THE EXERCISE –
Print all entries precisely as they are written.

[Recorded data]
+++

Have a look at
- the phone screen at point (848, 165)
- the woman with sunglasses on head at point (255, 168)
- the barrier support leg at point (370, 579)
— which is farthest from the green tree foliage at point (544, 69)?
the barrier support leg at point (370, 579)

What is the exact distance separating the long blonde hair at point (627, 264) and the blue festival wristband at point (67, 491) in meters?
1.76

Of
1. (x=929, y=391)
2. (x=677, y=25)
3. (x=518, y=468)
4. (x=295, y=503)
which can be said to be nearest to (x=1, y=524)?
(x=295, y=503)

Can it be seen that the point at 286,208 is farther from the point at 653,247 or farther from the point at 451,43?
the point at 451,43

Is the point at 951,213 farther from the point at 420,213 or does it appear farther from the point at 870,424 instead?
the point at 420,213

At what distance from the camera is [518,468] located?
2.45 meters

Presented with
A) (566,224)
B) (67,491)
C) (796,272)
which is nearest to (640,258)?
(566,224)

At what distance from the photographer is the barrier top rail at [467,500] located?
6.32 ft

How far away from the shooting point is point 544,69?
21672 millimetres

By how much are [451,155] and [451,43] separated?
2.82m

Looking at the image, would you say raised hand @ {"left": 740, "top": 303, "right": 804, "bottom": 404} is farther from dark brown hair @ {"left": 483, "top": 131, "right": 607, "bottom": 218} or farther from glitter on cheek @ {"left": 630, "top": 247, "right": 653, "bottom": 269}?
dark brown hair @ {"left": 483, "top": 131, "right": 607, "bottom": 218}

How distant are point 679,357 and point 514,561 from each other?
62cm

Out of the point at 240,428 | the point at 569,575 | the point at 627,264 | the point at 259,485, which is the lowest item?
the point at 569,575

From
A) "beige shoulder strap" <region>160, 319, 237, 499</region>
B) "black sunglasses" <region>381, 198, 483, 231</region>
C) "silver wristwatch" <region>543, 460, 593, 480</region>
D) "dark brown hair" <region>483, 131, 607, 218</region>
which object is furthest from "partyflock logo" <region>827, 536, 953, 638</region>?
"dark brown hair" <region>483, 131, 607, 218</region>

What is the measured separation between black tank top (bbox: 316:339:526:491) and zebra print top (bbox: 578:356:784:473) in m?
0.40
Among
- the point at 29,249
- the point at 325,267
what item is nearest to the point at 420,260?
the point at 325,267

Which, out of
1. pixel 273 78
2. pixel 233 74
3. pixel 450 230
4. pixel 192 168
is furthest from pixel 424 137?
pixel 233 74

+++

THE COMPLETED TASK –
Have a look at
- the phone screen at point (848, 165)
- the woman with sunglasses on head at point (255, 168)
- the barrier support leg at point (370, 579)
— which is farthest from the green tree foliage at point (544, 69)?
the barrier support leg at point (370, 579)

What is the exact distance separating the long blonde hair at point (627, 264) and the blue festival wristband at point (67, 491) in meters?
1.76

Of
1. (x=929, y=391)
2. (x=677, y=25)
3. (x=518, y=468)
4. (x=295, y=503)
which can be said to be nearest to (x=1, y=524)?
(x=295, y=503)

Can it be seen that the point at 286,208 is farther from the point at 653,247 or farther from the point at 451,43?
the point at 451,43

Is the point at 951,213 farther from the point at 420,213 or does it appear farther from the point at 870,424 instead?
the point at 420,213

At what distance from the camera is [518,468] located?
2.45 meters

Presented with
A) (566,224)
B) (67,491)
C) (796,272)
which is nearest to (640,258)?
(566,224)

At what distance from the photographer is the barrier top rail at [467,500] located?
6.32 ft

How far away from the shooting point is point 544,69?
21672 millimetres

By how much are [451,155] and [451,43] separated?
2.82m

Looking at the image, would you say raised hand @ {"left": 740, "top": 303, "right": 804, "bottom": 404} is farther from dark brown hair @ {"left": 483, "top": 131, "right": 607, "bottom": 218} or farther from glitter on cheek @ {"left": 630, "top": 247, "right": 653, "bottom": 269}?
dark brown hair @ {"left": 483, "top": 131, "right": 607, "bottom": 218}

How distant are point 679,357 and point 514,561 from each other?
62cm

Out of the point at 240,428 | the point at 569,575 | the point at 627,264 | the point at 259,485, which is the lowest item?
the point at 569,575

From
A) "beige shoulder strap" <region>160, 319, 237, 499</region>
B) "black sunglasses" <region>381, 198, 483, 231</region>
C) "silver wristwatch" <region>543, 460, 593, 480</region>
D) "dark brown hair" <region>483, 131, 607, 218</region>
which object is furthest from "partyflock logo" <region>827, 536, 953, 638</region>?
"dark brown hair" <region>483, 131, 607, 218</region>

What is the measured separation between black tank top (bbox: 316:339:526:491) and zebra print top (bbox: 578:356:784:473) in m?
0.40
Among
- the point at 29,249
- the point at 325,267
what item is nearest to the point at 420,260?
the point at 325,267

Which, out of
1. pixel 273 78
2. pixel 233 74
3. pixel 450 230
4. pixel 192 168
is furthest from pixel 424 137?
pixel 233 74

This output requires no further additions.